The research, led by the Murdoch Children's Research (MCRI) and the University of Melbourne and published in Familial Cancer, found considerable variation in the ways that reanalysis of patient data was initiated, which raised concerns about the responsibilities of laboratories and clinicians, as well as patients' abilities to advocate for themselves.
The reanalysis process sees laboratories re-run previously analysed genomic data to check for new genes associated with particular conditions and also new variants in genes previously reported.
Lead researcher MCRI's Dr. Danya Vears said previous studies have shown that despite the high diagnostic yield associated with genomic sequencing (up to 68 per cent depending on the genetic condition), a sizable proportion of patients still do not receive a genetic diagnosis at the time of the initial analysis.
Dr. Vears said reanalysis of genomic sequencing data could potentially change treatment or management, particularly in rare disease and inherited cancer cases. Yet, there is currently no onus on laboratories to reanalyse data.
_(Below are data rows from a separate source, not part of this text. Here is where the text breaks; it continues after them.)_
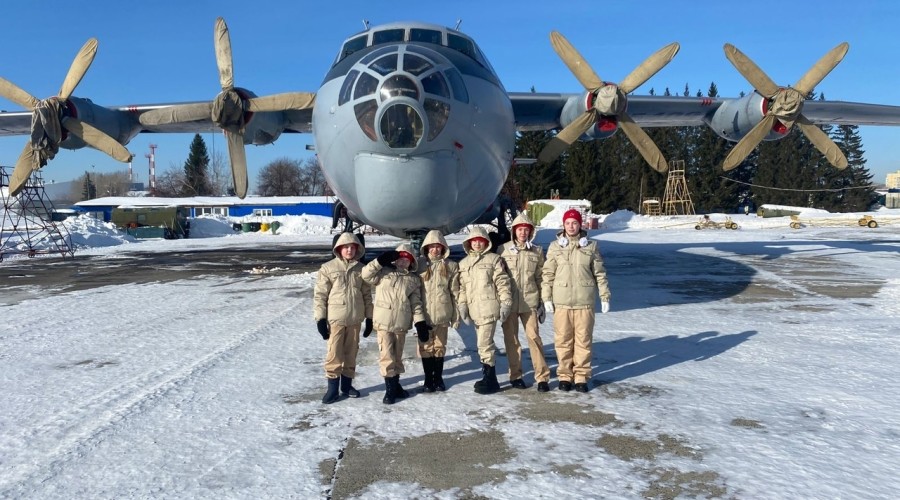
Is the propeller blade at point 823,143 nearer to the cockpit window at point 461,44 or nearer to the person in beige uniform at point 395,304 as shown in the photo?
the cockpit window at point 461,44

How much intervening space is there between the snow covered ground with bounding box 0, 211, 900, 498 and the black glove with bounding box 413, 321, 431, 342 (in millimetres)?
489

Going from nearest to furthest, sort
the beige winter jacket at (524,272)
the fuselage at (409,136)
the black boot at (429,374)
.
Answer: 1. the black boot at (429,374)
2. the beige winter jacket at (524,272)
3. the fuselage at (409,136)

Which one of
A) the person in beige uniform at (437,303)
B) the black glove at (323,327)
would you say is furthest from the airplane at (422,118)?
the black glove at (323,327)

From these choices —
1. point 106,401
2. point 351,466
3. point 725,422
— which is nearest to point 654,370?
point 725,422

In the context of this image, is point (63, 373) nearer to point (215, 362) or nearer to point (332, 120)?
point (215, 362)

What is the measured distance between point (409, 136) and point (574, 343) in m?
3.07

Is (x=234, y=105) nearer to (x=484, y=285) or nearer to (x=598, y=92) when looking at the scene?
(x=598, y=92)

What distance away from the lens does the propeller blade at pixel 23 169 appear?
12.3 metres

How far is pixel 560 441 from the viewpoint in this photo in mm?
3914

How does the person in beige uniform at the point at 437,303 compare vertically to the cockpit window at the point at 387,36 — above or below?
below

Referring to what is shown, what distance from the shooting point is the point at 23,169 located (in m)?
12.4

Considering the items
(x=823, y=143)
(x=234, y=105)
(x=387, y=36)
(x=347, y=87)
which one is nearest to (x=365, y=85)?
(x=347, y=87)

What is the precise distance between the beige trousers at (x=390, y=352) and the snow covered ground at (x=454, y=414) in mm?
288

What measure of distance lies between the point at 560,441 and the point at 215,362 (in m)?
3.67
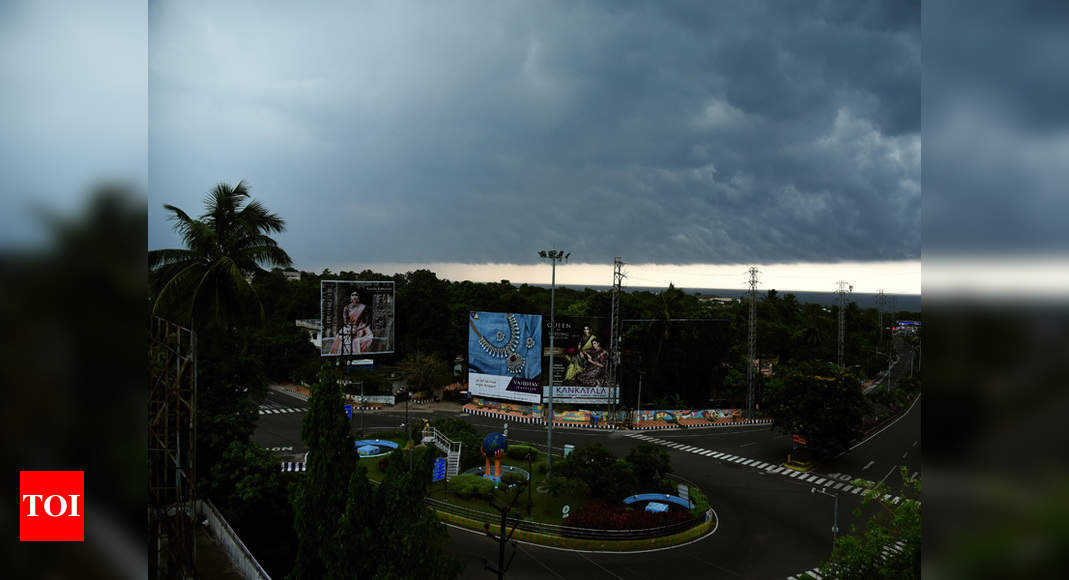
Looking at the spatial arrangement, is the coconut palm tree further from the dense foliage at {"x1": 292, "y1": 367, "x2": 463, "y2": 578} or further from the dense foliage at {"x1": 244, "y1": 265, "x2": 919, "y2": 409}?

"Studies show that systematic data reanalysis leads to considerable increases in genetic diagnosis rates between 4 and 32 per cent. Yet it is time intensive and is not currently feasible for most laboratories to implement," she said.
"Few policies address whether laboratories have a duty to reanalyse and it is unclear until now how this has impacted clinical practice."
The study interviewed 31 genetic health professionals (genetic counsellors and clinical geneticists) across Europe, Australia and Canada about their experiences with data reanalysis and reinterpretation practices after requesting genomic sequencing for their patients. It identified that a combination of patient-, clinician-, and laboratory-initiated reanalysis practice models, were used to trigger reanalysis of patient data.
Dr. Vears said the most common was a patient-initiated model, where clinicians instruct patients to return to the genetic service for reassessment after a period of time or if new information came to light.
"Some of our participants felt that this system was working quite well and that patients were returning," she said.
"Yet others raised questions around patients' abilities to proactively request this service. This could be due to their lack of understanding of what a negative result might mean or because it places additional pressure on patients or families to remember to return when they are already dealing with a complex medical situation."
Genetic health professionals felt a laboratory-initiated model would be ideal, but many acknowledged the technology to make this a reality was not yet available. None of the participants indicated that reanalysis within their service relied solely on the clinician to initiate the process.
Dr. Vears said, in many cases, the initiation of reanalysis did not have a clear pathway and could occur through multiple channels, which could lead to confusion.
"Regardless of the model that a genetic service adopts, roles and responsibilities need to be clearly outlined so patients do not miss the opportunity to receive ongoing information about their genetic diagnosis," she said.
Dr. Vears said translating the power of genomic sequencing from the research context into clinical care was currently one of the major goals of researchers and health-care providers, particularly in areas such as rare disease and inherited cancers.